---------- PASSAGE ----------

If you'd like to hide 'Minimum Similarity Bar', 'Detail Cutoff Bar', 'Clustering Information', or 'Color Scale Bar' (at the top right corner of the dendrogram view)  from dendrogram view, you just uncheck the corresponding check box.  It might be useful to capture a picture of a neat dendrogram.

You can also select your favorite color for the selection markers (triangle marker) which are used to highlight the selected items in the dendrogram view and scatterplot views.

 

10.2 Detail Tab

List control A shows the selected items. The highlighted item is one under cursor in the main dendrogram view, whose detail is also shown in list control B.  You can save the row data of these selected items in a text file by clicking 'save' button  at the top left corner of this tab.  The number of selected items is shown right next to 'save' button.

List control B shows the all values of current item under cursor in the main dendrogram view. Every mouse move on the color mosaic shows the information of the item under cursor in this list control.

10.3 Evaluation Tab

HCE2 implements a very naive evaluation method that shows average within-cluster distance and average between-cluster distance of the current clustering results.  It is better if the within-cluster distance is smaller and the between cluster distance is bigger.

You can compare hierarchical clustering result with K-means clustering result.  When you perform K-means clustering, you can randomly generate initial clusters, or you can use hierarchical clustering result as an initial cluster set.  The later has been known to produce better clustering results.

Return to top

 

11. Information Dialog Bar (Horizontal Dialog Bar)

---------- DATA ENTRIES ----------

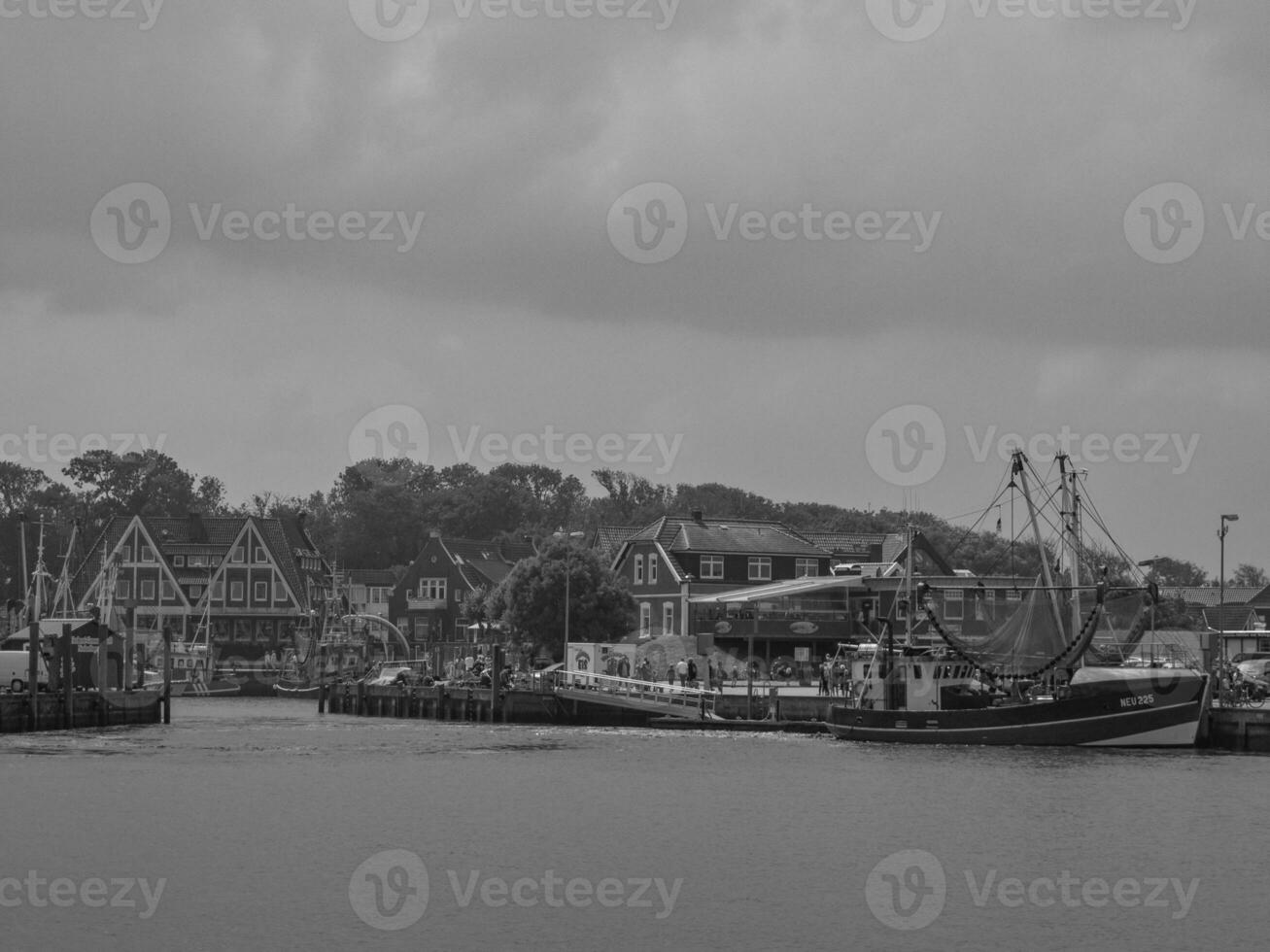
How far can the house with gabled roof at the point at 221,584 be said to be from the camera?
148 metres

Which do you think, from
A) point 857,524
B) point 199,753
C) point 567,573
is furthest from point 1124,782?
point 857,524

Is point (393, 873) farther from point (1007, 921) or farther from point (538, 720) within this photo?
point (538, 720)

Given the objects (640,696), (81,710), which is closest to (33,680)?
(81,710)

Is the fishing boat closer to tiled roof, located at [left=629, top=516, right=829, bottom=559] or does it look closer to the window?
tiled roof, located at [left=629, top=516, right=829, bottom=559]

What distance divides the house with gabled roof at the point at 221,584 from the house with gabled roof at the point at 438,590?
392 inches

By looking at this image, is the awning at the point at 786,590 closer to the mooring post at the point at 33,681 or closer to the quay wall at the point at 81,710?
the quay wall at the point at 81,710

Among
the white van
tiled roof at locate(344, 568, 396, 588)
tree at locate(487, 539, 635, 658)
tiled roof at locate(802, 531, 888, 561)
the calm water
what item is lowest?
the calm water

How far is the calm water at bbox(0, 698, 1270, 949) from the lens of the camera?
130 feet

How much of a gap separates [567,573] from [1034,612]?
114 feet

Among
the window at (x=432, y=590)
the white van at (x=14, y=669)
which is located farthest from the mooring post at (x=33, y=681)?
the window at (x=432, y=590)

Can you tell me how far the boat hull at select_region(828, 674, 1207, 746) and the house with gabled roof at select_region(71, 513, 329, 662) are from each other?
77273mm

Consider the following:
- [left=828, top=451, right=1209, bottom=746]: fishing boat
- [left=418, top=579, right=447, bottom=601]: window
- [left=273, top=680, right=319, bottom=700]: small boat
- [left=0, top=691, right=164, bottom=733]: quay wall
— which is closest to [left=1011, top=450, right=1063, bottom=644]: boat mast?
[left=828, top=451, right=1209, bottom=746]: fishing boat

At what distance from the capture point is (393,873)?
150ft

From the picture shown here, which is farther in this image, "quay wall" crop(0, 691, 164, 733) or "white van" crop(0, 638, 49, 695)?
"white van" crop(0, 638, 49, 695)
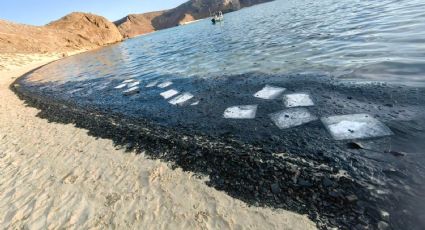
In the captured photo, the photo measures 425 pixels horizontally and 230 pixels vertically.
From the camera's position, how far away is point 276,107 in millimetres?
6617

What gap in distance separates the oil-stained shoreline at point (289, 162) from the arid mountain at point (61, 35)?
153ft

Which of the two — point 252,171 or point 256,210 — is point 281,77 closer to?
point 252,171

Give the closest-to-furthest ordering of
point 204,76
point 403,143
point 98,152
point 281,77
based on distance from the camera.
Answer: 1. point 403,143
2. point 98,152
3. point 281,77
4. point 204,76

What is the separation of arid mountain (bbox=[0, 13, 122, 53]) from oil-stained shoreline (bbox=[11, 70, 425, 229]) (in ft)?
153

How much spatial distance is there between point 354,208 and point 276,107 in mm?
3672

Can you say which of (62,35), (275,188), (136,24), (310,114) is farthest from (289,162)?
(136,24)

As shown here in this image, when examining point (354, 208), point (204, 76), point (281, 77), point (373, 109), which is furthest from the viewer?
point (204, 76)

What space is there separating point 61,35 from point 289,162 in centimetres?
7171

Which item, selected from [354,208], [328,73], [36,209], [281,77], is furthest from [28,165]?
[328,73]

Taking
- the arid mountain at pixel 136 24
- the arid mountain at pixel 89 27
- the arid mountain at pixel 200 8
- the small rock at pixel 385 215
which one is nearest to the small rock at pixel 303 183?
the small rock at pixel 385 215

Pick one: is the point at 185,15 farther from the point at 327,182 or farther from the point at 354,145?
the point at 327,182

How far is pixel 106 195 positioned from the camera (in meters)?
4.45

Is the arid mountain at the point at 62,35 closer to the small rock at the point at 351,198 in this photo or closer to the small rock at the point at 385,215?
the small rock at the point at 351,198

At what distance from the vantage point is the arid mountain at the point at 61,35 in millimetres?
45531
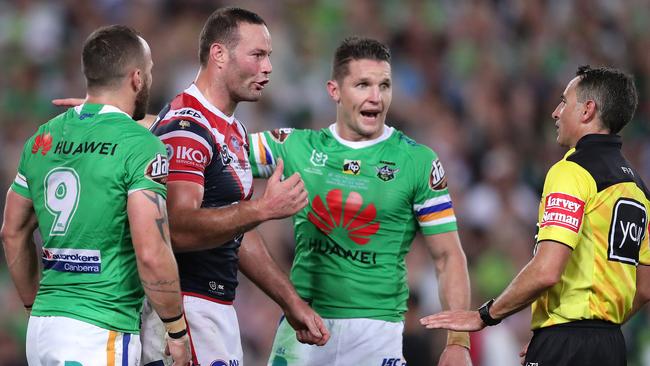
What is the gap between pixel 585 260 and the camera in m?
5.31

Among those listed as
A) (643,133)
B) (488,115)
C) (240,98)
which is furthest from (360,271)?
(643,133)

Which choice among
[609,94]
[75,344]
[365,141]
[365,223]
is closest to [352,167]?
[365,141]

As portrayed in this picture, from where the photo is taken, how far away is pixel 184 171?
17.6ft

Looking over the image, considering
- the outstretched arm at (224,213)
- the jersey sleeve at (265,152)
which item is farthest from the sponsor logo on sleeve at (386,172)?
the outstretched arm at (224,213)

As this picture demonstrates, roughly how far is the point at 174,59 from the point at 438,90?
3.29 metres

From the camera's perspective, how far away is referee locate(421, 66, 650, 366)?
5.19 m

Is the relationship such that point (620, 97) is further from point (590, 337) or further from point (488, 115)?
point (488, 115)

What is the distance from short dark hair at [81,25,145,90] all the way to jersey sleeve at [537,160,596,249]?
2.16m

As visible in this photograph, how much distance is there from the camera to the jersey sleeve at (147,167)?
483 centimetres

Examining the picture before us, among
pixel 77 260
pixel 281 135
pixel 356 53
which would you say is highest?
pixel 356 53

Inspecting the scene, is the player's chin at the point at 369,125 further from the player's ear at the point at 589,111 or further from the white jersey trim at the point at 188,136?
the player's ear at the point at 589,111

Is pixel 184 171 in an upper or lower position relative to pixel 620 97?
lower

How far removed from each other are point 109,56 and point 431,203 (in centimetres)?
222

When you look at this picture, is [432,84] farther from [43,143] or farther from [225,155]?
[43,143]
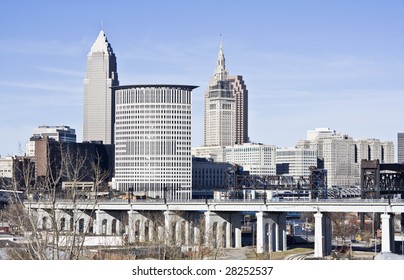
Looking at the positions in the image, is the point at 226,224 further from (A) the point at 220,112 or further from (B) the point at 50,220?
(A) the point at 220,112

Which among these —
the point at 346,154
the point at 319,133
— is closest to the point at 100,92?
the point at 319,133

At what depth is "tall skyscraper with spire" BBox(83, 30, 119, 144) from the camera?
11646cm

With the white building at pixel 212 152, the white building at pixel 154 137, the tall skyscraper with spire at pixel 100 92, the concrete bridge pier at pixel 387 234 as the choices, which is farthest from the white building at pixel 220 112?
the concrete bridge pier at pixel 387 234

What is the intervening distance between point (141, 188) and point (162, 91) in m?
12.4

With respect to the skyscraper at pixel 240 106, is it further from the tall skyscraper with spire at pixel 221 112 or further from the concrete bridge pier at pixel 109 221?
the concrete bridge pier at pixel 109 221

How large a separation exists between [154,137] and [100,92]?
37.8 m

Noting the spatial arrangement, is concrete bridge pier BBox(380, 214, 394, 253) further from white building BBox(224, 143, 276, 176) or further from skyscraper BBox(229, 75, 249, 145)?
skyscraper BBox(229, 75, 249, 145)

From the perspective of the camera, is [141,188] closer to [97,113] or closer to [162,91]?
[162,91]

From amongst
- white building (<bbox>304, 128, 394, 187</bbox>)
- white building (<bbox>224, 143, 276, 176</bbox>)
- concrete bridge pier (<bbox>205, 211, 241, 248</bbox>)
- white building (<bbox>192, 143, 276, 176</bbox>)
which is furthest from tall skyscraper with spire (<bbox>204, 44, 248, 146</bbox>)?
concrete bridge pier (<bbox>205, 211, 241, 248</bbox>)

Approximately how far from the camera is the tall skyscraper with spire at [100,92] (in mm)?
116463

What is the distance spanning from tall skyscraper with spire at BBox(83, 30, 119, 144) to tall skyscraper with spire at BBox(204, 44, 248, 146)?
16.5 m

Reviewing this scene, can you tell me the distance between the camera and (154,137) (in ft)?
273

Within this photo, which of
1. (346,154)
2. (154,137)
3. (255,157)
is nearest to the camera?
(154,137)
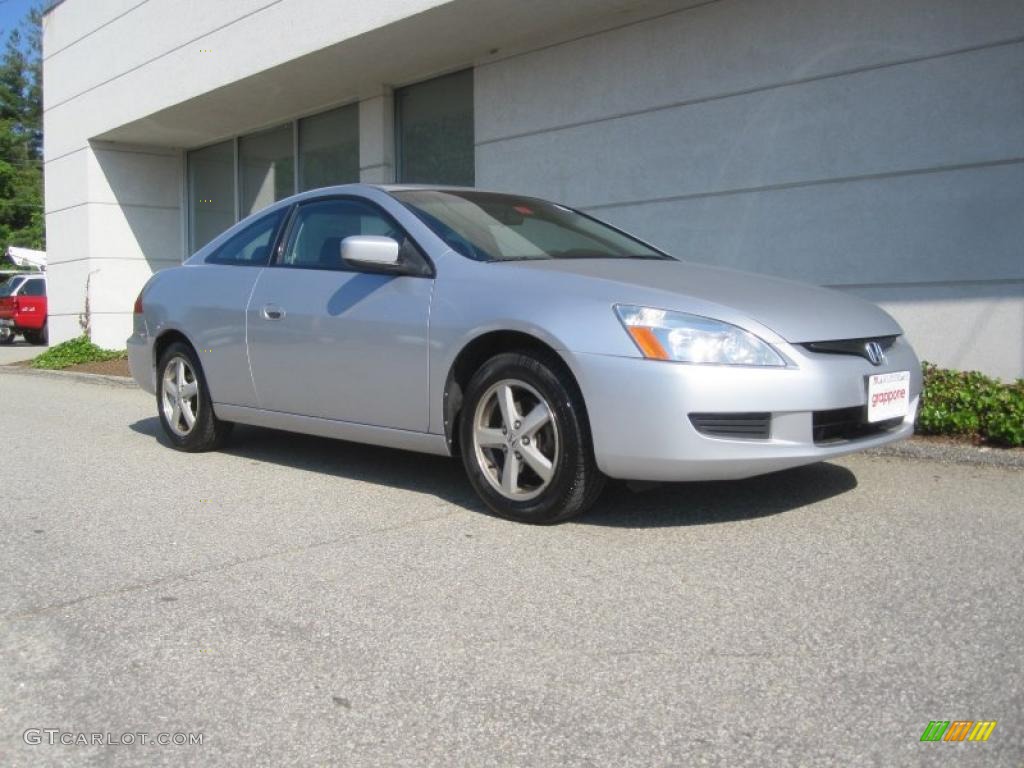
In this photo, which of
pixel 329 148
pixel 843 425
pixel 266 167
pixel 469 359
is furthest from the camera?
pixel 266 167

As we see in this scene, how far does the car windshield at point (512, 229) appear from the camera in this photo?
16.4 feet

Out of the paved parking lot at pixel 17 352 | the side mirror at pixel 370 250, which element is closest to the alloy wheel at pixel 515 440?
the side mirror at pixel 370 250

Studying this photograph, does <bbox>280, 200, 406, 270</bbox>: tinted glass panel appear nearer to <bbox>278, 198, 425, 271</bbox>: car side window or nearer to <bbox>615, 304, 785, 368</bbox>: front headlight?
<bbox>278, 198, 425, 271</bbox>: car side window

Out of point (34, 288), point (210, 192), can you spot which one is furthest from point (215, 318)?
point (34, 288)

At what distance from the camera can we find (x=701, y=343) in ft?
13.3

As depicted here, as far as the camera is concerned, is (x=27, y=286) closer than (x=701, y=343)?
No

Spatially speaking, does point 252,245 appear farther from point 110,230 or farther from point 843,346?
point 110,230

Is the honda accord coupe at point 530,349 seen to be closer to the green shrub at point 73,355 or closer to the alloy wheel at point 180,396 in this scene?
the alloy wheel at point 180,396

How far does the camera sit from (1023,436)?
5.80m

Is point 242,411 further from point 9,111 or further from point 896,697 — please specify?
point 9,111

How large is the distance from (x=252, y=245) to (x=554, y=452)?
2.71m

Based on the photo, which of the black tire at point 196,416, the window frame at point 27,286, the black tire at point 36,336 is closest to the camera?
the black tire at point 196,416

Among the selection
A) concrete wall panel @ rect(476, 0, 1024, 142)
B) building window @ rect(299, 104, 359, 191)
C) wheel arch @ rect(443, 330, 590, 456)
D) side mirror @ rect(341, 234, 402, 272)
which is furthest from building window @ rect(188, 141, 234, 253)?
wheel arch @ rect(443, 330, 590, 456)

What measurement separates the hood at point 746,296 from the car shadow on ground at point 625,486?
2.73 feet
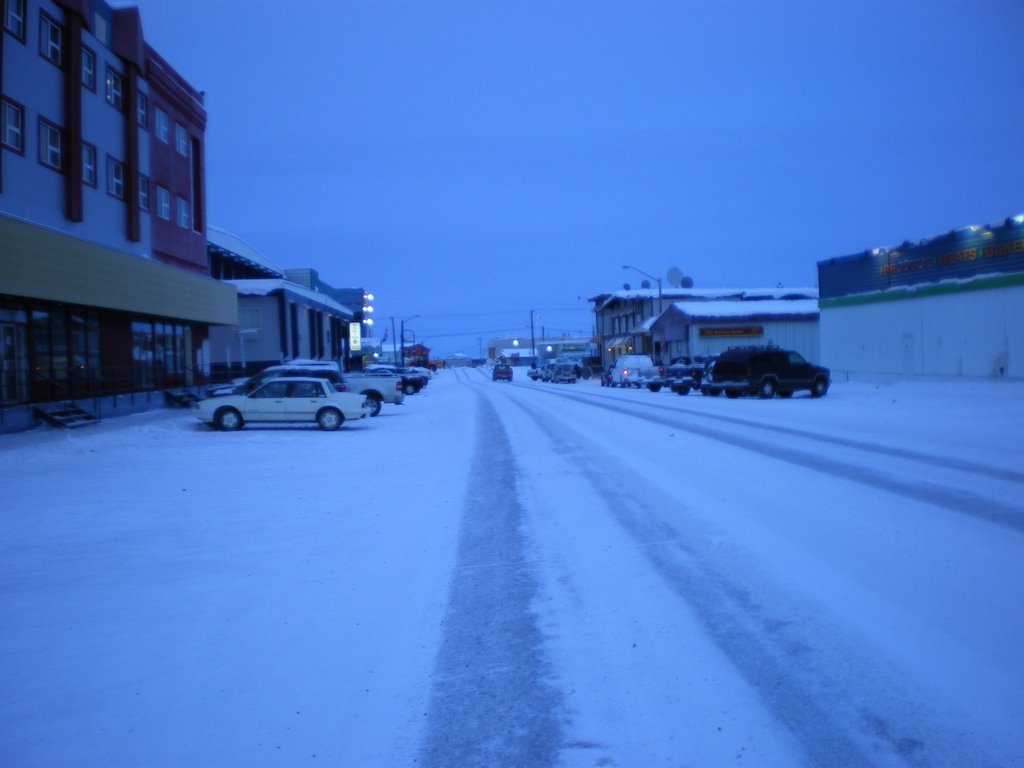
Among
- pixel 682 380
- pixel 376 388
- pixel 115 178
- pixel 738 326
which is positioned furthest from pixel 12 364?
pixel 738 326

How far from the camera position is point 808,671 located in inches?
241

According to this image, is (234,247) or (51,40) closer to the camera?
(51,40)

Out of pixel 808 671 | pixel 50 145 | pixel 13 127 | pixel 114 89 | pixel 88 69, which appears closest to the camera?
pixel 808 671

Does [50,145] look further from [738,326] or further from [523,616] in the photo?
[738,326]

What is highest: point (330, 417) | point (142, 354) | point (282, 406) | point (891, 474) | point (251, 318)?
point (251, 318)

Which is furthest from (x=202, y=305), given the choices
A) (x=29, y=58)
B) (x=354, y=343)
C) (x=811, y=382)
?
(x=354, y=343)

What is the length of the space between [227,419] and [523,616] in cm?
1989

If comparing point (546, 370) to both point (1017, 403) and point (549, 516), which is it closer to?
point (1017, 403)

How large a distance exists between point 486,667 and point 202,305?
34954mm

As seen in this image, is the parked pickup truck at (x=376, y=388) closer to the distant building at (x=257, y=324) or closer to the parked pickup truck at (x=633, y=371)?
the distant building at (x=257, y=324)

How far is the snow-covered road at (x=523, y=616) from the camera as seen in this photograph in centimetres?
528

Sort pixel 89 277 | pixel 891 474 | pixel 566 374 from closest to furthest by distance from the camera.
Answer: pixel 891 474 → pixel 89 277 → pixel 566 374

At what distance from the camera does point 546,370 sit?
85.0 m

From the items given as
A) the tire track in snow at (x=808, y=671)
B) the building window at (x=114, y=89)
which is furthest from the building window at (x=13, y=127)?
the tire track in snow at (x=808, y=671)
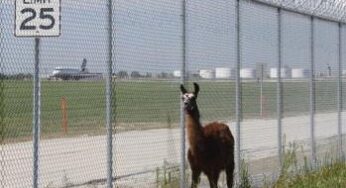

----------

• PARTS OF THE EXERCISE
1. In the clustering software manual, what two measures does HCE2's evaluation method display for the current clustering results?
2. Extend the clustering software manual, picking up after its final line.

• EXERCISE RESPONSES
1. Average within-cluster distance and average between-cluster distance.

2.
11.1 Color Mosaic Tab

This tab shows the color mosaic of the hierarchical clustering result without filter-outs by minimum similarity bar.  You can scroll horizontally to see entire color mosaic, and scroll vertically to see  long item names.  If you  clustered columns (experimental conditions, or samples) by checking 'Cluster Columns' check box in the clustering dialog box, you can also see another dendrogram as shown in the left example. As you can see in this example, HCE2 highlights the selected items by showing their names in a yellow background.

When you click on a cluster in the dendrogram view, the names of corresponding items are highlighted in a yellow background, and at the same time, the sample name and the small dendrogram attach to the right or left side of the selected group. You can also drag the sample name and the small dendrogram combination next to any item so that you can easily know the column name of the item.

By a right mouse button click, you see a popup menu with 3 menu items (Print Current View, Copy Current View, and Save Current View).  You can print current view, copy current view to clipboard to paste it to your document, or save current view to a bmp file.

11.2 Scatterplot Ordering Tab

Low dimensional projections are very useful when analyzing a multidimensional dataset.  Since computer screen is intrinsically 2 dimensional space and 2D projections are readily understood by most users without distractions by navigation controls, we chose 2D scatterplots as low dimensional projections. You can choose 2 columns (experimental conditions, or samples) for X and Y axis respectively, and see the corresponding scatterplot where each item is depicted as a rectangle point in (x,y); x is the value of the item at the sample for X axis, y is the value of the item at the sample for Y axis.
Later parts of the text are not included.